### The problem
Would you transcribe exactly the lines below, starting at the one that contains "最新文档-冲压模具设计与制造39-PPT精品文字居中表格文档绘制图片" and ending with the last line, both included? Leave out all other lines.

Scraped caption text data:

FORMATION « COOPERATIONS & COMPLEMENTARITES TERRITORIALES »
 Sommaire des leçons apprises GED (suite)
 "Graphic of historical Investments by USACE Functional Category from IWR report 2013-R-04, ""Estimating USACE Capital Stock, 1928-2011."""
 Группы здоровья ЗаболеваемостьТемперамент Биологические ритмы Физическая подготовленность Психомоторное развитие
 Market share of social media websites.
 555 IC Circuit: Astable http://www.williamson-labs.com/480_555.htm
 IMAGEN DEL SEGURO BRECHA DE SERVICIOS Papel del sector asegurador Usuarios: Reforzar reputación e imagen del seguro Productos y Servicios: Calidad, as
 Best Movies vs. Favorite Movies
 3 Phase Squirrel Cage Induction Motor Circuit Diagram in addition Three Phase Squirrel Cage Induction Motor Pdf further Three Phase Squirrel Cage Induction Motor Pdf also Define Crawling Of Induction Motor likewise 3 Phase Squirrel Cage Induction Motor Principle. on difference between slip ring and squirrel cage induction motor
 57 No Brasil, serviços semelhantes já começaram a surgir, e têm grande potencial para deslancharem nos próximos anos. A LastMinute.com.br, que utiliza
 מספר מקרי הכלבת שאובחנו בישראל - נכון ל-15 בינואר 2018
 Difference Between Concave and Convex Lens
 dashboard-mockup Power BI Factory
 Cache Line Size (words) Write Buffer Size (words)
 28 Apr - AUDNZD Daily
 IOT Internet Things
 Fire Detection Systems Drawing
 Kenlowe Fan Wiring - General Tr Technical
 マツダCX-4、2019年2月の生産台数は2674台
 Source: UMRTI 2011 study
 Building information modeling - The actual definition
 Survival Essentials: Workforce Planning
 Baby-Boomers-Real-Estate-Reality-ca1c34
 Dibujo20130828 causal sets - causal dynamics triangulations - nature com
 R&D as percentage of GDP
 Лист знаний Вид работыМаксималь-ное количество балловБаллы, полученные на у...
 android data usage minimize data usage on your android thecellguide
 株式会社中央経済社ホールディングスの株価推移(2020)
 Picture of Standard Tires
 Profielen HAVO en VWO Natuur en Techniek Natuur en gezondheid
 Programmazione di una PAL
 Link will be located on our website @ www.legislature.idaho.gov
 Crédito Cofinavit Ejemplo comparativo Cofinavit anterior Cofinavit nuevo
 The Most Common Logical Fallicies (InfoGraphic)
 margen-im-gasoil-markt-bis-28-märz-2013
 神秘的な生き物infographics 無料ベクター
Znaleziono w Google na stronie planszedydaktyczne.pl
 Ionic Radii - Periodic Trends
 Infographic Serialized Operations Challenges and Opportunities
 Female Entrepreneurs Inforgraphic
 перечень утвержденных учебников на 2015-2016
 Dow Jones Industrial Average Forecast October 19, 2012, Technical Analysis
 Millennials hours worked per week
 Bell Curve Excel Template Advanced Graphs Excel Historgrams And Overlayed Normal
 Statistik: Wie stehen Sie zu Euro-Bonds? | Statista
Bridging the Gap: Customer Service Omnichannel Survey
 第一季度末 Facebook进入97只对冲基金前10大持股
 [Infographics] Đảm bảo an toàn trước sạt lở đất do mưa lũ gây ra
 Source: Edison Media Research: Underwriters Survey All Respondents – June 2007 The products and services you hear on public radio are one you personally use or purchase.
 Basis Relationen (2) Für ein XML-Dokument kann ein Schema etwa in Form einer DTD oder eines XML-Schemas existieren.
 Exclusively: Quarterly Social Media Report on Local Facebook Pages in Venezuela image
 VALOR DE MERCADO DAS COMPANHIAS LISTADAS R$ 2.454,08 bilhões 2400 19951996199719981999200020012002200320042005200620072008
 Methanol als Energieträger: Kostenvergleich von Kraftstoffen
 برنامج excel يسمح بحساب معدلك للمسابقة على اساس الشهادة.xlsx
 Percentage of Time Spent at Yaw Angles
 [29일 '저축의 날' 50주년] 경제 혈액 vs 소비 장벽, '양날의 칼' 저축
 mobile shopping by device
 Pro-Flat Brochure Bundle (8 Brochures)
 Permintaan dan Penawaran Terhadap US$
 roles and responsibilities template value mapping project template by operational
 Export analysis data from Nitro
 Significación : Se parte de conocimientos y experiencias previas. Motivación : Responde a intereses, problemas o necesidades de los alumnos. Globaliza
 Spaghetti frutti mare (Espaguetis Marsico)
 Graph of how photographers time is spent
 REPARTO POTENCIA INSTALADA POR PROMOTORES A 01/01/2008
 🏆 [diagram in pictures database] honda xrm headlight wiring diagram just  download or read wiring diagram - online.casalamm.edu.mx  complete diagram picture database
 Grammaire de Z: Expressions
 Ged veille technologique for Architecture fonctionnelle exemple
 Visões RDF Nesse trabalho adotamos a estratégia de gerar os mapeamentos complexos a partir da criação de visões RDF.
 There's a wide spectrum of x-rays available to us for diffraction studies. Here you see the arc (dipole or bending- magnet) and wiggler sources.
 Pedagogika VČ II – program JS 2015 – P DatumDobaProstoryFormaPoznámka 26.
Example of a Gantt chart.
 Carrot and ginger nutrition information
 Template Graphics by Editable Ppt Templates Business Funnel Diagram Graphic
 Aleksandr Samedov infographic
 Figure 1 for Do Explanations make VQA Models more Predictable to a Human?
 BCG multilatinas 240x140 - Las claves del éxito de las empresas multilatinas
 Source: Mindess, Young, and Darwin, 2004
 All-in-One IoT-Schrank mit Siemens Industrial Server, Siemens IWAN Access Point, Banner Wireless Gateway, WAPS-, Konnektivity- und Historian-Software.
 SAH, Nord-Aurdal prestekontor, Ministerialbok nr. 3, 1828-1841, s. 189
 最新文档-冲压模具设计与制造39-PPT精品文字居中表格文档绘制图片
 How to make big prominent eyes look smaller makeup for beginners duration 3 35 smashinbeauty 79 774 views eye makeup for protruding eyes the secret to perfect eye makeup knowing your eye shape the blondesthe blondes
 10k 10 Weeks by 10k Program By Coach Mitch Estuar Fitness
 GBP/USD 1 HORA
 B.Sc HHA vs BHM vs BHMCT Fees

### Result of this exercise
 最新文档-冲压模具设计与制造39-PPT精品文字居中表格文档绘制图片
 How to make big prominent eyes look smaller makeup for beginners duration 3 35 smashinbeauty 79 774 views eye makeup for protruding eyes the secret to perfect eye makeup knowing your eye shape the blondesthe blondes
 10k 10 Weeks by 10k Program By Coach Mitch Estuar Fitness
 GBP/USD 1 HORA
 B.Sc HHA vs BHM vs BHMCT Fees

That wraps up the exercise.